Monday, September 28, 2009

Network example and a Free Project Idea

First, if you are still thinking about networks from last week take a look at I’ve always thought that the interface and visualization pretty clean. Additionally, even though it hasn’t been updated since 2004, if you are a conspiracy theorist you will find the content fairly compelling.

More importantly, though I’ve sort of gone my own way on my individual project I wanted to make a suggestion that I think would be pretty neat for anyone having trouble thinking of something. If any other individual/group wants to take this project up it is all theirs.

Most introductory stats classes start with a fun little exercise about the probability that someone in the room shares your birthday. The Ask Dr. Math forum has a pretty good description/analysis of the problem here. However, the Dr. Math forum looks like its clip art was designed by a second grader,so for a more compelling graph of the change in probability of sharing a birthday vs. group size I turn your attention here.

The Wikipedia article on the birthday problem, without an actual citation, accurately notes that one of the fundamental assumptions in most computations of the birthday problem, that birthdays are uniformly distributed, is false. An example of non-uniformly distributed birthday data is found for years 1978-1987 here.

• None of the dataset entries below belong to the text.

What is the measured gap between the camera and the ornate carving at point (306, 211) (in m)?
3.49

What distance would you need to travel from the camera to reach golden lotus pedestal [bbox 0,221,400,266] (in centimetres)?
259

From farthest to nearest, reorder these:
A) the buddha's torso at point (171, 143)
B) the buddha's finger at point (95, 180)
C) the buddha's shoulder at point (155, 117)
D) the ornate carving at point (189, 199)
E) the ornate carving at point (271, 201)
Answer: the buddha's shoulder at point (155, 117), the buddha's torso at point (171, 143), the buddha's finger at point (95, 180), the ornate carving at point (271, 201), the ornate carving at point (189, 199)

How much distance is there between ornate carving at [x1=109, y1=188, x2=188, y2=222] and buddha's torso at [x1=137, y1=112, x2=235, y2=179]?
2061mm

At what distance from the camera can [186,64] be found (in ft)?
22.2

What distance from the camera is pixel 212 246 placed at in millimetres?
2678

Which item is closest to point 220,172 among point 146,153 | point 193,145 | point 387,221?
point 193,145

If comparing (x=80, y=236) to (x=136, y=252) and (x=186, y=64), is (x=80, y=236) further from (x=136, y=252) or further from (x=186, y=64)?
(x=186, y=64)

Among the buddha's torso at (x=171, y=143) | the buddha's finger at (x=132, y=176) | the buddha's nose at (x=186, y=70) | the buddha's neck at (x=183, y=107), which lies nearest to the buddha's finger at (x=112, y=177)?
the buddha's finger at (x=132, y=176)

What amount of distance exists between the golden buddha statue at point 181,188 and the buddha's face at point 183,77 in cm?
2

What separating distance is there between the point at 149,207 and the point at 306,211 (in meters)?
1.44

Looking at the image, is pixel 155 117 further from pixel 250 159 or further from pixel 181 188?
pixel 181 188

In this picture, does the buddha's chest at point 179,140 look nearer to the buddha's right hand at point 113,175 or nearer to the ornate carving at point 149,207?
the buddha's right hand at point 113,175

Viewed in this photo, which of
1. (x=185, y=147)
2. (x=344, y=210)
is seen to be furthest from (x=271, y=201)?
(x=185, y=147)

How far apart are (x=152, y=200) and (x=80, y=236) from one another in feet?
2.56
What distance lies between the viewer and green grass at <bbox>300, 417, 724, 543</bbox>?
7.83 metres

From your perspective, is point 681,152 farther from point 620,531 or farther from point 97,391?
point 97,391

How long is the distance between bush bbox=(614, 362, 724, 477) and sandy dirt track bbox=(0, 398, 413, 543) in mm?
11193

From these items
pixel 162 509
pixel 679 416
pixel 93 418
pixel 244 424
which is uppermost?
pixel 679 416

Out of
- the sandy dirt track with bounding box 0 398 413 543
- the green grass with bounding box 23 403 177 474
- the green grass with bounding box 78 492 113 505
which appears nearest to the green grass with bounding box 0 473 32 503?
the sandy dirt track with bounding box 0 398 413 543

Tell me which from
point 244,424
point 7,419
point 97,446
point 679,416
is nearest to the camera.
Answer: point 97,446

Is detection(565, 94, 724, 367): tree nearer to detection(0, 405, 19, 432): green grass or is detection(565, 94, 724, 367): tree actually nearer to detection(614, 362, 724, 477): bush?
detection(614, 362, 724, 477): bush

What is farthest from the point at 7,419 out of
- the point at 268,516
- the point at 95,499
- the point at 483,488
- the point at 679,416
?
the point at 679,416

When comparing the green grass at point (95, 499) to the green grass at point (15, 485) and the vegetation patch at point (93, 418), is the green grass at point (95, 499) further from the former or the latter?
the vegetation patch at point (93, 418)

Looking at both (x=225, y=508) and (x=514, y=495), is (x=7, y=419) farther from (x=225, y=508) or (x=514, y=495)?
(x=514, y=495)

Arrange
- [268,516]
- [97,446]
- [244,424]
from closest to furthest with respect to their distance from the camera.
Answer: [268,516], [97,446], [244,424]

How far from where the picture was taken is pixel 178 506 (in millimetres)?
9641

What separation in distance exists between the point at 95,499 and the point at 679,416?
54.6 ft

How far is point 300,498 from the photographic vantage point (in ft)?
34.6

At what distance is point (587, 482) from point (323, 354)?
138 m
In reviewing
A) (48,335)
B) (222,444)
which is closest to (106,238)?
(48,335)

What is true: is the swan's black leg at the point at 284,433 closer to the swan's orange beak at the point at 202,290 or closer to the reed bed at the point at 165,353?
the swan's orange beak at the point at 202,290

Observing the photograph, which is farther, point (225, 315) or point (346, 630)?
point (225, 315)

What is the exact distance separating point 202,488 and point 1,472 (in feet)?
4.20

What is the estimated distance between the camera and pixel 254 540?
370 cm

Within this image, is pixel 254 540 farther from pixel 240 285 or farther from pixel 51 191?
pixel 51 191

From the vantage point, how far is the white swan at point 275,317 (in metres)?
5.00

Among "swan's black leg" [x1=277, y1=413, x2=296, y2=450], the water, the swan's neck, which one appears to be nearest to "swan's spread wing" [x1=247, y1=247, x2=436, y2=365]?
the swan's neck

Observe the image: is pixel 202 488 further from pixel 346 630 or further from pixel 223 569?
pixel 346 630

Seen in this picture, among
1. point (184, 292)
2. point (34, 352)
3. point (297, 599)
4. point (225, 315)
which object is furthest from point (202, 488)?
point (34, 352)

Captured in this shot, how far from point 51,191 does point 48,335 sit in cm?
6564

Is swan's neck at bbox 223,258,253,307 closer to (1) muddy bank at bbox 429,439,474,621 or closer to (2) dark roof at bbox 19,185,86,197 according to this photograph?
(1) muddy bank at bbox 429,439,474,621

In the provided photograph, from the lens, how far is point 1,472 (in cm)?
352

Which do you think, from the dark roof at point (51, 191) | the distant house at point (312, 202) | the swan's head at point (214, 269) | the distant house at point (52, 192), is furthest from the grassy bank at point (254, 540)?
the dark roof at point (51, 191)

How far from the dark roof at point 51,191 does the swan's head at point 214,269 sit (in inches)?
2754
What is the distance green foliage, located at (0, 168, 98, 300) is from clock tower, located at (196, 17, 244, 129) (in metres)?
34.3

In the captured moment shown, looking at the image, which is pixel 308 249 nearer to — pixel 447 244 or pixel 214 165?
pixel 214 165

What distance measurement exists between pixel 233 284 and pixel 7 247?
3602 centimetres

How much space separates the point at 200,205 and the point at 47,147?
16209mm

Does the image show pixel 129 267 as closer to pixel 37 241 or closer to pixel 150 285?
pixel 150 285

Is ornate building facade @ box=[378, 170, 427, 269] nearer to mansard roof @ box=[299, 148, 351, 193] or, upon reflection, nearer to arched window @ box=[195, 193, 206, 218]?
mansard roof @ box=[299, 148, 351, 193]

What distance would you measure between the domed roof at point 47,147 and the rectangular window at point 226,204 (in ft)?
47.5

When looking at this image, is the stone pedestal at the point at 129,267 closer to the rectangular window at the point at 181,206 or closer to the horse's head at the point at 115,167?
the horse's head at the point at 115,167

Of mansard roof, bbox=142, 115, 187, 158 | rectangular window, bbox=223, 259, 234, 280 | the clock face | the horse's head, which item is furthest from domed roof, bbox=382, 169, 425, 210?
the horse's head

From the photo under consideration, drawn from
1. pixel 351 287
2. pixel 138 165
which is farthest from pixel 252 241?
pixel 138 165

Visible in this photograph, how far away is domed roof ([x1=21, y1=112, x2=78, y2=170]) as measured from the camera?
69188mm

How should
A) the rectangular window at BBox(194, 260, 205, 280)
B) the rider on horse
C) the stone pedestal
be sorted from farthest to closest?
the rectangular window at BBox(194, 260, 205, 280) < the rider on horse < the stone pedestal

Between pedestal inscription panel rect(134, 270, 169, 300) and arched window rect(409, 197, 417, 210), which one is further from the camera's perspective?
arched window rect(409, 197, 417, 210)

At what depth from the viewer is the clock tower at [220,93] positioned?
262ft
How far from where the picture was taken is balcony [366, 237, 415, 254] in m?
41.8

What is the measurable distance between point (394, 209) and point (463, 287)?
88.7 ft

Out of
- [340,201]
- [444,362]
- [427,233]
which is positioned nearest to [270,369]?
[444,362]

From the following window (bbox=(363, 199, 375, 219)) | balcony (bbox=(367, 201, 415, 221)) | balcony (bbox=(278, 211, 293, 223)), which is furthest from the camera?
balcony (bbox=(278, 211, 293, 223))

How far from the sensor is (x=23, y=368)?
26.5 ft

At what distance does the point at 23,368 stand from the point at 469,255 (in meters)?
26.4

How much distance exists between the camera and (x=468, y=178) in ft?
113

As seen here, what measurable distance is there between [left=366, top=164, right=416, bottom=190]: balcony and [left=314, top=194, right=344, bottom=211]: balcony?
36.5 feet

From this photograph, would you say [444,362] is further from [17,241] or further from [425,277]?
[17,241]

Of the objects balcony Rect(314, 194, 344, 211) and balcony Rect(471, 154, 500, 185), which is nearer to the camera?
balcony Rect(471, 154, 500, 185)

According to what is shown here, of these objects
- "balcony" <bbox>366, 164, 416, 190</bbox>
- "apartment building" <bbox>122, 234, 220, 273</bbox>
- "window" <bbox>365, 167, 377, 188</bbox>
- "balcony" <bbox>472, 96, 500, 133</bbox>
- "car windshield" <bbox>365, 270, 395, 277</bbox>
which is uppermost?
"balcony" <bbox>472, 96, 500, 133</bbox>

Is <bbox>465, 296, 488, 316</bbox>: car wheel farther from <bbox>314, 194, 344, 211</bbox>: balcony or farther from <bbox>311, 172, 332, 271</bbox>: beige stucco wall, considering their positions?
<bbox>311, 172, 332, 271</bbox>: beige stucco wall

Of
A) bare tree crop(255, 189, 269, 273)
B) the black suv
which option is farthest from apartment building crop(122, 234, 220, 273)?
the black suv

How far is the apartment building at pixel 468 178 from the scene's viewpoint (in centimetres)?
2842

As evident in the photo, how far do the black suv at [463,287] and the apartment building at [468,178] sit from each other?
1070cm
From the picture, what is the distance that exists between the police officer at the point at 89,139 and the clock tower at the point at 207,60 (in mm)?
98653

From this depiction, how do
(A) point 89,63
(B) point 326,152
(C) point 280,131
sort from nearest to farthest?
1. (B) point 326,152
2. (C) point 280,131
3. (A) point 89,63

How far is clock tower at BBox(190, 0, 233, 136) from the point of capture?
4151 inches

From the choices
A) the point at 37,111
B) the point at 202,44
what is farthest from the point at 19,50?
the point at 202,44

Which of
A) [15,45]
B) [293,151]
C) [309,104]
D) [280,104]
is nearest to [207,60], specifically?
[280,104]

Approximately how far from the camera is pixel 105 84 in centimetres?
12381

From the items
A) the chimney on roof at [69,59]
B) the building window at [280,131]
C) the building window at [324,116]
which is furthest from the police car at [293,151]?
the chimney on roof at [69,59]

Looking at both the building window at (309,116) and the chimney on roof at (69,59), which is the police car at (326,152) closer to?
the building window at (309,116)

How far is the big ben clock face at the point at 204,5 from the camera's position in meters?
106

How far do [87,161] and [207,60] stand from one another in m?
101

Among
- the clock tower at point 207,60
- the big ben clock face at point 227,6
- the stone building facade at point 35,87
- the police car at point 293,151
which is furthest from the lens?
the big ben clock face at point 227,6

An implied conclusion to all of this is that birthdays are based on other real world events that occurred nine months prior to any given date. These real world events, such as seasonal variations in temperature, the admission practices of hospitals, or a particularly long power outage in a portion of rural Connecticut, are likely be correlated to social characteristics in addition to birth dates. For example, the likelihood that individuals meet and/or form friendships is probably higher in that town in Connecticut.

Sample Hypothesis:
There will be a difference in birthday distributions in different individuals social networks.

Facebook provides an amazing opportunity to combine social network with birthday data. While I haven’t seen anything like this, I am sure there is some application that aggregates your friends’ birthdays. Get a couple people in a small group to do this and you have an interesting representation of both a larger population sample and individual social network samples. Some graphs and a couple statistical tests later (maybe Chi-squared Counts by Months?) and you have a really interesting project.

Even if no one does this I would be really interested on hearing what you have to say about this kind of a hypothesis, do you think that the friends you make are more/less likely to share your birthday based on other physical and sociological features?